Margin Call (US, 2011)

This can't be right

Imdb says this film cost under $4m to make which suggests its excellent cast (Spacey, Irons, Bettany, Moore, Tucci) made the movie because they wanted to make a statement against the banking system that’s still sending millions into destitution after the 2007 collapse. Writer-director, J.C. Chandor (it’s the first time he’s directed a feature), has done an excellent job in dramatically portraying what happened when it all went ‘tits-up’ in September of that year. Though I think the casting of Kevin Spacey, as the banker with a heart, is wrong; he always has something of the sleaze about him, a residue of earlier roles.

The real sleazeball is Jeremy Irons, who tells his computer-whizzes to explain the situation to him as if they were talking to a dog. The word oleaginous may have been created for Irons in this role: the salesmen who only cares about sales.

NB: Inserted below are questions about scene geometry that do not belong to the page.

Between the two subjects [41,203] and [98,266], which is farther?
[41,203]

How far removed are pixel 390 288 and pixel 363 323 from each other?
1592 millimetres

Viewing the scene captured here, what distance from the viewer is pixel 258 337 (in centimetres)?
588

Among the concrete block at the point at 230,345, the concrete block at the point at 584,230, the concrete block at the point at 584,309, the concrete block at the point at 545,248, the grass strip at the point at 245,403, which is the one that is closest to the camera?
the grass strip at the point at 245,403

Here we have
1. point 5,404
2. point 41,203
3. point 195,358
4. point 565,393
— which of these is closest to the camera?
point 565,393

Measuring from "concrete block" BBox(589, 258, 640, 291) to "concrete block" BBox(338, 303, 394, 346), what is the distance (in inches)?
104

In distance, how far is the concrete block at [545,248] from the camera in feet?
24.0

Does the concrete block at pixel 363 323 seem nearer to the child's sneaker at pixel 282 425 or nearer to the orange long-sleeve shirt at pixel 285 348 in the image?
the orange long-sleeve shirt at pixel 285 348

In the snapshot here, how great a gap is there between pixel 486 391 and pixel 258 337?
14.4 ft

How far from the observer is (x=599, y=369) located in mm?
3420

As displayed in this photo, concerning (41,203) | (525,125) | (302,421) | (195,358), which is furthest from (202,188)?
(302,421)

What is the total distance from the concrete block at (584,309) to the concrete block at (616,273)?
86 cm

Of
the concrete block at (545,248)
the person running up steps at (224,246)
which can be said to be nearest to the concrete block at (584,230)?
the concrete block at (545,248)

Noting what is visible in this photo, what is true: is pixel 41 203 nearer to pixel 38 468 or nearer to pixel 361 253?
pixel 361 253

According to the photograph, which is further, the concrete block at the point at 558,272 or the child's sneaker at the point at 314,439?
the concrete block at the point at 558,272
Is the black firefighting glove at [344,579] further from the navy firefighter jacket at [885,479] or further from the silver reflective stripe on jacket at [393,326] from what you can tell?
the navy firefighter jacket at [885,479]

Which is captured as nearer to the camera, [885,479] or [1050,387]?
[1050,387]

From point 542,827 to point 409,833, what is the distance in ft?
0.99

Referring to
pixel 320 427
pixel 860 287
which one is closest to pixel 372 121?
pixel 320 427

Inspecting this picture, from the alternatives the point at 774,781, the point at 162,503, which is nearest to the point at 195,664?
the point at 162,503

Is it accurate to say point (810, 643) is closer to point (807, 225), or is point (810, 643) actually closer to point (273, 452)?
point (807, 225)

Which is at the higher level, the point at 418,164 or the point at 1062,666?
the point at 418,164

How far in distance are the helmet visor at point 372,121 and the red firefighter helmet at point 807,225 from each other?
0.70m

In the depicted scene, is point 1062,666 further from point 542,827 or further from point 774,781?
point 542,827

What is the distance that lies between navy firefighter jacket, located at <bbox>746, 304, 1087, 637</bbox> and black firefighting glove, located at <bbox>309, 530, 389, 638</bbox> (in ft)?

And that is the root of the problem, when salesmen call the tune then any pretense that a company is offering a service and value for money goes. When I worked for The Times, the ad manager explained he wasn’t ashamed of being in sales as that is what drove capitalism. Clearly, and this was the mid-’80s, he felt some shame about a job that didn’t produce anything and what’s gone after – particularly in financial services – is shameful. I was taught that accountants’ first rule is ‘prudence’, but that was the ’80s too. Since then accountants have often been complicit in the ‘making money at any cost’ (except to themselves) mantra that infected, and still infects, many businesses. Cameron can moan about ‘anti-business’ rhetoric but it is business that has severely damaged the British economy.

I’m not sure anyone who is vague about what caused the financial crisis will fully understand it from this film (read Michael Lewis’ Big Short) but that’s not the film’s fault; Inside Job (US, 2010) is a documentary offers more technical explanations. Only so much can be explained by a drama that’s trying to engage a large audience, and this is a readily engaging film. It’s a shame it only took $5m in North America.

A mention should also be given to up-and-coming Zachary Quinto who takes a lead role and produces.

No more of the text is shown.